- **RECORDS SHOWN**
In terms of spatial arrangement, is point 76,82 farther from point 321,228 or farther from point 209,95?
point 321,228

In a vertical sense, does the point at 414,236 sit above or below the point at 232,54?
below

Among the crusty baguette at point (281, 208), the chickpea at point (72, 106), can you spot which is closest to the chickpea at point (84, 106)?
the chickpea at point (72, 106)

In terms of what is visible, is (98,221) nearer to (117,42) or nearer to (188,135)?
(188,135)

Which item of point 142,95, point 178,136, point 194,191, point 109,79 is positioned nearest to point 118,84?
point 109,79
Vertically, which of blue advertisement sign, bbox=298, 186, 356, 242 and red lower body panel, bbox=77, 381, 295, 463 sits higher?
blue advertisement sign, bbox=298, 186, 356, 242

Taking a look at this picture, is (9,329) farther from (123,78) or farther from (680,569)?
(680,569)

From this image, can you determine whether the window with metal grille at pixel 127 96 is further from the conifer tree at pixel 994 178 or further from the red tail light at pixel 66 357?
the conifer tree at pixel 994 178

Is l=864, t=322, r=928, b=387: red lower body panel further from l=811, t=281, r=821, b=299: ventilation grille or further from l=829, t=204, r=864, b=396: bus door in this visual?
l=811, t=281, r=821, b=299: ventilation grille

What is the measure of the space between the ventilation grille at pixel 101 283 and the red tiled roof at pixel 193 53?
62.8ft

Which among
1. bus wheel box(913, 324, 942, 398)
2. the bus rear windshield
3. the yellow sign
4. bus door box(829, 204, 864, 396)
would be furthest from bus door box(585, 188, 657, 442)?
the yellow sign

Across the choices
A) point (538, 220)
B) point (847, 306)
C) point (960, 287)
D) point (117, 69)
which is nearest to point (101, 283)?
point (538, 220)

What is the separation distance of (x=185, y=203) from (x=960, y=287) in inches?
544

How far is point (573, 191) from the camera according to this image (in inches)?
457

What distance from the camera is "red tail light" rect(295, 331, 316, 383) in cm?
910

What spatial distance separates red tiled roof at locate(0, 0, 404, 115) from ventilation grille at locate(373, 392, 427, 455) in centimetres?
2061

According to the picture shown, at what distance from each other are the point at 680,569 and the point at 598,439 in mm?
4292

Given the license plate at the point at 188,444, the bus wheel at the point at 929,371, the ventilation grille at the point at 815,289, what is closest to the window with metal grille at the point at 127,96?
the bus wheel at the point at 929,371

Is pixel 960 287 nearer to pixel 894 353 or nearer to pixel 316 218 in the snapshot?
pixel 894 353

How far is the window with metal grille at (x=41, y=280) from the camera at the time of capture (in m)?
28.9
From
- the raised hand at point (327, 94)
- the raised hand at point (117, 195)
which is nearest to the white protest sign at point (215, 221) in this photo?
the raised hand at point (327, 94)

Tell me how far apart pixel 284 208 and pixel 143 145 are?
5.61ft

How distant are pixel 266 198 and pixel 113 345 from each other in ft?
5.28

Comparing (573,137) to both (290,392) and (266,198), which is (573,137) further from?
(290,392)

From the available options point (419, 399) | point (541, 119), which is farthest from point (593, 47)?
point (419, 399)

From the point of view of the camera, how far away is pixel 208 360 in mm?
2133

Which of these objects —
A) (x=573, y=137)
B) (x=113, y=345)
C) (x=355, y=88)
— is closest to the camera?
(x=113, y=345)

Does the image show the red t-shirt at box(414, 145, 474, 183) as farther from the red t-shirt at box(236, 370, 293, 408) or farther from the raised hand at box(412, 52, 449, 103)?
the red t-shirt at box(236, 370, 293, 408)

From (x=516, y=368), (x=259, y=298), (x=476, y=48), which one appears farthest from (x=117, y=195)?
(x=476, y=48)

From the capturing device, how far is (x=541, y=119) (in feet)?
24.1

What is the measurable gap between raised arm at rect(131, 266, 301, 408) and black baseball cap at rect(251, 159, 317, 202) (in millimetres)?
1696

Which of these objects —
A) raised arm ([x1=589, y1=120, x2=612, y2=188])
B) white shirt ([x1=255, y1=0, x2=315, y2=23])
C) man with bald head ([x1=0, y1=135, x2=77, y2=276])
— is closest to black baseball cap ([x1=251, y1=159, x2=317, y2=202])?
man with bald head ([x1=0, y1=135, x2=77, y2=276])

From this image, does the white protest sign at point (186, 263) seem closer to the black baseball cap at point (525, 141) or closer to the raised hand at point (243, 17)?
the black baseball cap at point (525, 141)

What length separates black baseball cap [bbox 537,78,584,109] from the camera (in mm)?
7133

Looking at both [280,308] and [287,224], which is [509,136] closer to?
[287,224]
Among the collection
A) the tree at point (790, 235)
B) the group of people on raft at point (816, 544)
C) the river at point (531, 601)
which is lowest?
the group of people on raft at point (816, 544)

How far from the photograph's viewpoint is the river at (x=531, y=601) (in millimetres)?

- **WHAT THIS TASK INVOLVES**
Recast every line of the data above as a JSON list of strings, one string per line, leaving out the blank lines.

- **SOLUTION TO THIS EXERCISE**
[
  "In terms of spatial arrangement, is point 76,82 farther from point 321,228 or farther from point 209,95?",
  "point 321,228",
  "In a vertical sense, does the point at 414,236 sit above or below the point at 232,54?",
  "below",
  "Among the crusty baguette at point (281, 208), the chickpea at point (72, 106), can you spot which is closest to the chickpea at point (84, 106)?",
  "the chickpea at point (72, 106)",
  "In terms of what is visible, is (98,221) nearer to (117,42) or nearer to (188,135)?",
  "(188,135)",
  "Which item of point 142,95, point 178,136, point 194,191, point 109,79 is positioned nearest to point 118,84?",
  "point 109,79",
  "Vertically, which of blue advertisement sign, bbox=298, 186, 356, 242 and red lower body panel, bbox=77, 381, 295, 463 sits higher?",
  "blue advertisement sign, bbox=298, 186, 356, 242",
  "Taking a look at this picture, is (9,329) farther from (123,78) or farther from (680,569)?",
  "(680,569)",
  "From this image, can you determine whether the window with metal grille at pixel 127 96 is further from the conifer tree at pixel 994 178 or further from the red tail light at pixel 66 357?",
  "the conifer tree at pixel 994 178",
  "Is l=864, t=322, r=928, b=387: red lower body panel further from l=811, t=281, r=821, b=299: ventilation grille or further from l=829, t=204, r=864, b=396: bus door in this visual?",
  "l=811, t=281, r=821, b=299: ventilation grille",
  "What is the measure of the space between the ventilation grille at pixel 101 283 and the red tiled roof at pixel 193 53?",
  "62.8ft",
  "Which among",
  "1. bus wheel box(913, 324, 942, 398)",
  "2. the bus rear windshield",
  "3. the yellow sign",
  "4. bus door box(829, 204, 864, 396)",
  "would be furthest from bus door box(585, 188, 657, 442)?",
  "the yellow sign",
  "Across the choices",
  "A) point (538, 220)",
  "B) point (847, 306)",
  "C) point (960, 287)",
  "D) point (117, 69)",
  "which is nearest to point (101, 283)?",
  "point (538, 220)",
  "What is the separation distance of (x=185, y=203) from (x=960, y=287) in inches?",
  "544",
  "How far is point (573, 191) from the camera according to this image (in inches)?",
  "457",
  "What distance from the camera is \"red tail light\" rect(295, 331, 316, 383) in cm?",
  "910",
  "What spatial distance separates red tiled roof at locate(0, 0, 404, 115) from ventilation grille at locate(373, 392, 427, 455) in centimetres?",
  "2061",
  "According to the picture shown, at what distance from each other are the point at 680,569 and the point at 598,439 in mm?",
  "4292",
  "Given the license plate at the point at 188,444, the bus wheel at the point at 929,371, the ventilation grille at the point at 815,289, what is closest to the window with metal grille at the point at 127,96?",
  "the bus wheel at the point at 929,371",
  "Is pixel 960 287 nearer to pixel 894 353 or nearer to pixel 316 218 in the snapshot?",
  "pixel 894 353",
  "How far is the window with metal grille at (x=41, y=280) from the camera at the time of capture (in m)?",
  "28.9",
  "From",
  "- the raised hand at point (327, 94)",
  "- the raised hand at point (117, 195)",
  "which is nearest to the white protest sign at point (215, 221) in this photo?",
  "the raised hand at point (327, 94)",
  "Tell me how far apart pixel 284 208 and pixel 143 145 are?",
  "5.61ft",
  "How distant are pixel 266 198 and pixel 113 345 from each other in ft?",
  "5.28",
  "Comparing (573,137) to both (290,392) and (266,198), which is (573,137) further from?",
  "(290,392)",
  "From the available options point (419, 399) | point (541, 119), which is farthest from point (593, 47)?",
  "point (419, 399)",
  "From the point of view of the camera, how far away is pixel 208 360 in mm?",
  "2133",
  "Which of these objects —",
  "A) (x=573, y=137)",
  "B) (x=113, y=345)",
  "C) (x=355, y=88)",
  "— is closest to the camera?",
  "(x=113, y=345)",
  "Does the image show the red t-shirt at box(414, 145, 474, 183) as farther from the red t-shirt at box(236, 370, 293, 408) or farther from the raised hand at box(412, 52, 449, 103)?",
  "the red t-shirt at box(236, 370, 293, 408)",
  "From (x=516, y=368), (x=259, y=298), (x=476, y=48), which one appears farthest from (x=117, y=195)?",
  "(x=476, y=48)",
  "From the capturing device, how far is (x=541, y=119) (in feet)?",
  "24.1",
  "What is the measurable gap between raised arm at rect(131, 266, 301, 408) and black baseball cap at rect(251, 159, 317, 202) (in millimetres)?",
  "1696",
  "Which of these objects —",
  "A) raised arm ([x1=589, y1=120, x2=612, y2=188])",
  "B) white shirt ([x1=255, y1=0, x2=315, y2=23])",
  "C) man with bald head ([x1=0, y1=135, x2=77, y2=276])",
  "— is closest to black baseball cap ([x1=251, y1=159, x2=317, y2=202])?",
  "man with bald head ([x1=0, y1=135, x2=77, y2=276])",
  "From this image, does the white protest sign at point (186, 263) seem closer to the black baseball cap at point (525, 141) or closer to the raised hand at point (243, 17)?",
  "the black baseball cap at point (525, 141)",
  "What length separates black baseball cap [bbox 537,78,584,109] from the camera (in mm)?",
  "7133",
  "Looking at both [280,308] and [287,224], which is [509,136] closer to?",
  "[287,224]",
  "Among the collection",
  "A) the tree at point (790, 235)",
  "B) the group of people on raft at point (816, 544)",
  "C) the river at point (531, 601)",
  "which is lowest?",
  "the group of people on raft at point (816, 544)",
  "How far from the photograph's viewpoint is the river at (x=531, y=601) (in millimetres)?"
]